When all operations are complete, stop the daemon: $bin/stop-all.sh

Summary of commands (Command) in Hadoop0.20.0 deployment and testing

This part of the content can actually be understood through the command Help and introduction, I mainly focus on introducing a few commands that I use more. The Hadoopdfs command is followed by a parameter for the operation of HDFS, which is similar to the command of the Linux operating system, for example:

Hadoopdfs-ls is to view the contents of the / usr/root directory. If the path is left empty by default, this is the current user path.

Hadoopdfs-rmrxxx is to delete a directory. If you execute it multiple times, you can use this command to delete the existing folder contents before each execution.

The command Hadoopdfsadmin-report can view the situation of DataNode globally.

The parameter added after Hadoopjob is the operation of the currently running Job, such as list,kill, etc.

Hadoopbalancer is the command mentioned earlier to balance the disk load.

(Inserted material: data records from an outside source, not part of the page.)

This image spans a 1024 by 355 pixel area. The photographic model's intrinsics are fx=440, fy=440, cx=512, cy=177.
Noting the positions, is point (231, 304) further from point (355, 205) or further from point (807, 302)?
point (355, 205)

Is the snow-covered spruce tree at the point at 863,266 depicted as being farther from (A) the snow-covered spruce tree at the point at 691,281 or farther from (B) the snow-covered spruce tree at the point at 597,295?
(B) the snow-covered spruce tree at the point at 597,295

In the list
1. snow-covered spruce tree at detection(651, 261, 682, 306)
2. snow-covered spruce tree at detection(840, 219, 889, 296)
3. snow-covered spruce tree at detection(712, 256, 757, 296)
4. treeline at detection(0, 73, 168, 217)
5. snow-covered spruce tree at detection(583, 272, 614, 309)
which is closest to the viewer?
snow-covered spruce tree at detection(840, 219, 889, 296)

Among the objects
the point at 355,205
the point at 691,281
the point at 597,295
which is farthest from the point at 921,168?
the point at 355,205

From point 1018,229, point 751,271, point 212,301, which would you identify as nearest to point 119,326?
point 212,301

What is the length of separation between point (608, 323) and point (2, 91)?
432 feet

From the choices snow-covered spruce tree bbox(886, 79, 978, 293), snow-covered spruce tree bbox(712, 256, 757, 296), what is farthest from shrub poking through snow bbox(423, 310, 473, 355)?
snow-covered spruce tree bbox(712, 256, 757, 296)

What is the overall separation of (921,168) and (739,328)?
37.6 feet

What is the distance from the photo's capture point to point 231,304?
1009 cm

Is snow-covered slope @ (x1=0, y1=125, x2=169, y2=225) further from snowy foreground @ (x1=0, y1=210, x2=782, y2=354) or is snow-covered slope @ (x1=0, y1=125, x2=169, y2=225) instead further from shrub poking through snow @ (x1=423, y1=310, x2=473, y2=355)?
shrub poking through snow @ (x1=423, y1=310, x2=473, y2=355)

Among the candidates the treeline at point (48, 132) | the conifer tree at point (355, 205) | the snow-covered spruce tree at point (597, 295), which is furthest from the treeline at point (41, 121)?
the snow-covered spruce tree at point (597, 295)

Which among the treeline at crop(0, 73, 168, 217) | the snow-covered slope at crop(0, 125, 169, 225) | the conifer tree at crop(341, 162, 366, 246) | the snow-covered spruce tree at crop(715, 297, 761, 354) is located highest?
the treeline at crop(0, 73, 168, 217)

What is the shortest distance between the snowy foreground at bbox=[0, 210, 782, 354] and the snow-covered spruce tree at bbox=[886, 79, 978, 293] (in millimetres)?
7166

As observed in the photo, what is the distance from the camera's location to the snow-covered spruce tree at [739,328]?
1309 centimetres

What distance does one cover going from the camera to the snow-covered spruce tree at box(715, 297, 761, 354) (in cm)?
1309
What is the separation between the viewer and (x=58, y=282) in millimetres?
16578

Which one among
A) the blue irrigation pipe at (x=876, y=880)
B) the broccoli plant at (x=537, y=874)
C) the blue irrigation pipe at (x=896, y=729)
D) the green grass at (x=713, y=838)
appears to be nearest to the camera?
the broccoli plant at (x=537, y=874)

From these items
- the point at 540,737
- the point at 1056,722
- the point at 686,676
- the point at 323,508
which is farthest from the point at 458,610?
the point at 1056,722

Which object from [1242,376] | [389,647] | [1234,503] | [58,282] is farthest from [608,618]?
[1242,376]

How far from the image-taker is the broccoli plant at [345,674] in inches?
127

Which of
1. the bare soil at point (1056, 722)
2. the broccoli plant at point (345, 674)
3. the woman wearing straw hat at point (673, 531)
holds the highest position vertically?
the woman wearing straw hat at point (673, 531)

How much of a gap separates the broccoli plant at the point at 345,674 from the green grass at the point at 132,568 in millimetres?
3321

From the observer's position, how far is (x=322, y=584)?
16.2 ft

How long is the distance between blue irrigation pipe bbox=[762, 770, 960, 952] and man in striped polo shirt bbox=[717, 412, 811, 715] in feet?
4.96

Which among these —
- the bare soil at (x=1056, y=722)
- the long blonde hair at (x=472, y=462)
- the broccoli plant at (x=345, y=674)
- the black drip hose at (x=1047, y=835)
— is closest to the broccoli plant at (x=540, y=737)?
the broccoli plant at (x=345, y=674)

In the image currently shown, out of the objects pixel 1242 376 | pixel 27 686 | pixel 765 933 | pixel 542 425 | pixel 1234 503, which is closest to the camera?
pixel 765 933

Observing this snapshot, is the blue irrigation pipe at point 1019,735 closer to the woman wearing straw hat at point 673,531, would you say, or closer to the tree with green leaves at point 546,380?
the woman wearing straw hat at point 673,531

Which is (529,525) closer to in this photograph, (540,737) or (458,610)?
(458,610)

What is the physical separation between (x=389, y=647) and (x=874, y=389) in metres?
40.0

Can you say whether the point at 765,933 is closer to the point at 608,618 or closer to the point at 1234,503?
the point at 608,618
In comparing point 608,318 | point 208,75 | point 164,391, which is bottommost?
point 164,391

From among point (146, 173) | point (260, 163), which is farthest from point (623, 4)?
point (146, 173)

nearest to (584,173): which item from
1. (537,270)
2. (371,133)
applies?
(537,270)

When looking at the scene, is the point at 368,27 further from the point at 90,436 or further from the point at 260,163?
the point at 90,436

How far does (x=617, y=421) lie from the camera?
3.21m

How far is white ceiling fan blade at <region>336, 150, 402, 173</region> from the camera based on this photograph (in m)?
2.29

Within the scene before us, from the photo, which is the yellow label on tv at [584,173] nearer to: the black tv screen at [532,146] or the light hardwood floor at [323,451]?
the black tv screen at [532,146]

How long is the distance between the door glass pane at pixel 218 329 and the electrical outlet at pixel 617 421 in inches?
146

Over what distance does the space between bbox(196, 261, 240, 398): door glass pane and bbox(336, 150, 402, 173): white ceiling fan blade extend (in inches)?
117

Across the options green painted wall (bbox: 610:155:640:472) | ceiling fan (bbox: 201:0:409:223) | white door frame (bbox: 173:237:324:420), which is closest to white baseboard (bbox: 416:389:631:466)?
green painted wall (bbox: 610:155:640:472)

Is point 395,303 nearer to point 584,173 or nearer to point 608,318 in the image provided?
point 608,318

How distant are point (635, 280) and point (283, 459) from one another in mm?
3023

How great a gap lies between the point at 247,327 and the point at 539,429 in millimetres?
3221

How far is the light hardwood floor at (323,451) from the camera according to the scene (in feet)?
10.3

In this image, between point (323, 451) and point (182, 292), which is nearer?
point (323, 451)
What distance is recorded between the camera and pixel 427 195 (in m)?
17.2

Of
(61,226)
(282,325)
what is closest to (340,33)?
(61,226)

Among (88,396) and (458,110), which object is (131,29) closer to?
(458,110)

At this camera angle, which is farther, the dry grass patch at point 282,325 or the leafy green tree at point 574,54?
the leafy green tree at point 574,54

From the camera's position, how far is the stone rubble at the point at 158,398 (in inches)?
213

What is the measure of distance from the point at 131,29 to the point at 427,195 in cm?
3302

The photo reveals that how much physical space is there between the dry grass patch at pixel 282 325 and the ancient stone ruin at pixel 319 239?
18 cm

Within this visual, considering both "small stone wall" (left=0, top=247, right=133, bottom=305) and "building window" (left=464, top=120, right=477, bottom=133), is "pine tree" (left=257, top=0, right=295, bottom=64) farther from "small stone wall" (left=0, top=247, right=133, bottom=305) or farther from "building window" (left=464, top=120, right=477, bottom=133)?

On the Hadoop0.20.0 deployment and testing of stand-alone and pseudo-distribution mode operation methods are shared here, I hope the above content can be of some help to you, can learn more knowledge. If you think the article is good, you can share it for more people to see.

Welcome to subscribe "Shulou Technology Information " to get latest news, interesting things and hot topics in the IT industry, and controls the hottest and latest Internet news, technology news and IT industry trends.

*The comments in the above article only represent the author's personal views and do not represent the views and positions of this website. If you have more insights, please feel free to contribute and share.